:: Texte à lire

Les soldats israéliens empêchent par la force ces enfants palestiniens de se rendre à l'école et tirent des grenades lacrymogènes dans les salles de classe. Les colons les insultent et les battent, et humilient leurs enseignants. Imaginez le genre de sentiments qui se développent ici

Personne ne reçoit de meilleures leçons des doctrines de l'occupation et de l'apartheid que les enfants de Lubban Ash  Sharqiya, un village de 4 000 habitants situé à 15 kilomètres au sud de Naplouse. Il n'est pas difficile de deviner le type de sentiments qui s'y développent et les générations futures qui sortiront de ses deux écoles élémentaires, une pour les garçons et une pour les filles, de Lubban et de deux autres villages. Les bâtiments sont tous deux situés près de l'autoroute 60, la route la plus fréquentée de Cisjordanie, utilisée à la fois par les colons et les Palestiniens, et où de nombreux incidents de jets de pierres par des enfants palestiniens ont eu lieu.

 

Des écolières de Lubban. Un colon a déclaré que les écoles seraient transférées aux colons et porteraient de nouveaux noms : "Brooklyn" pour l'école des filles, "Bnei Yisrael" pour celle des garçons.

Les enfants de ce village ont tout vu. Ils ont vu des soldats israéliens les empêcher par la force de se rendre à l'école, et des colons qui les insultent et les battent. Ils ont suffoqué sous le gaz lacrymogène et ont été frappés par des balles en métal recouvertes de caoutchouc sur le chemin de l'école et au retour. Ils ont vu leurs enseignants humiliés - selon des témoignages, des soldats ont forcé plusieurs fois des enseignants à se mettre à genoux en présence de leurs élèves - et ils ont vu des soldats lancer des grenades lacrymogènes dans les salles de classe et les cours d'école.

A Lubban Ash  Sharqiya, les parents envoient leurs enfants le matin sans savoir dans quel état ils vont revenir. En effet, le chef du conseil local, Yakub Iwassi, raconte qu'il arrive à l'entrée du village tous les matins à 6h30 pour escorter les enfants à l'école et assurer leur sécurité. Bien que des incidents de jets de pierres sur l'autoroute aient eu lieu, selon le chef du conseil, ils font partie du passé. Il n'y a eu aucun incident au cours des deux dernières semaines environ, ajoute Iwassi, et lui et son personnel font tout ce qu'ils peuvent pour les empêcher. Récemment, des équipes de parents se sont portées volontaires pour filmer et documenter ce qui se passe près des écoles.

::::

* [Consignes]:
A - D'après le texte sur Lubban Ash Sharqiya, à quelle heure le chef du conseil local arrive-t-il chaque matin à l'entrée du village ?
B - Reproduisez fidèlement le passage du texte sur Lubban Ash Sharqiya qui commence par "Personne ne reçoit" et se termine par "celle des garçons.".
Pour répondre, appuyez-vous uniquement sur le texte.

:: Jeu de données

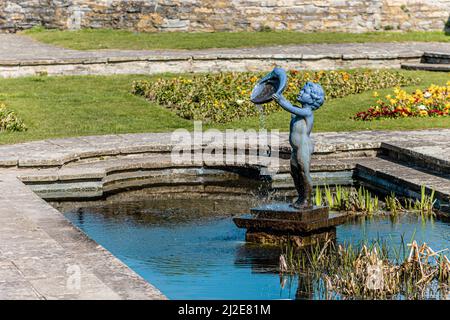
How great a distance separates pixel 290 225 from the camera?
7.96 m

::::

* [Corrigés]:
A - À 6h30.

B -
Personne ne reçoit de meilleures leçons des doctrines de l'occupation et de l'apartheid que les enfants de Lubban Ash  Sharqiya, un village de 4 000 habitants situé à 15 kilomètres au sud de Naplouse. Il n'est pas difficile de deviner le type de sentiments qui s'y développent et les générations futures qui sortiront de ses deux écoles élémentaires, une pour les garçons et une pour les filles, de Lubban et de deux autres villages. Les bâtiments sont tous deux situés près de l'autoroute 60, la route la plus fréquentée de Cisjordanie, utilisée à la fois par les colons et les Palestiniens, et où de nombreux incidents de jets de pierres par des enfants palestiniens ont eu lieu.

 

Des écolières de Lubban. Un colon a déclaré que les écoles seraient transférées aux colons et porteraient de nouveaux noms : "Brooklyn" pour l'école des filles, "Bnei Yisrael" pour celle des garçons.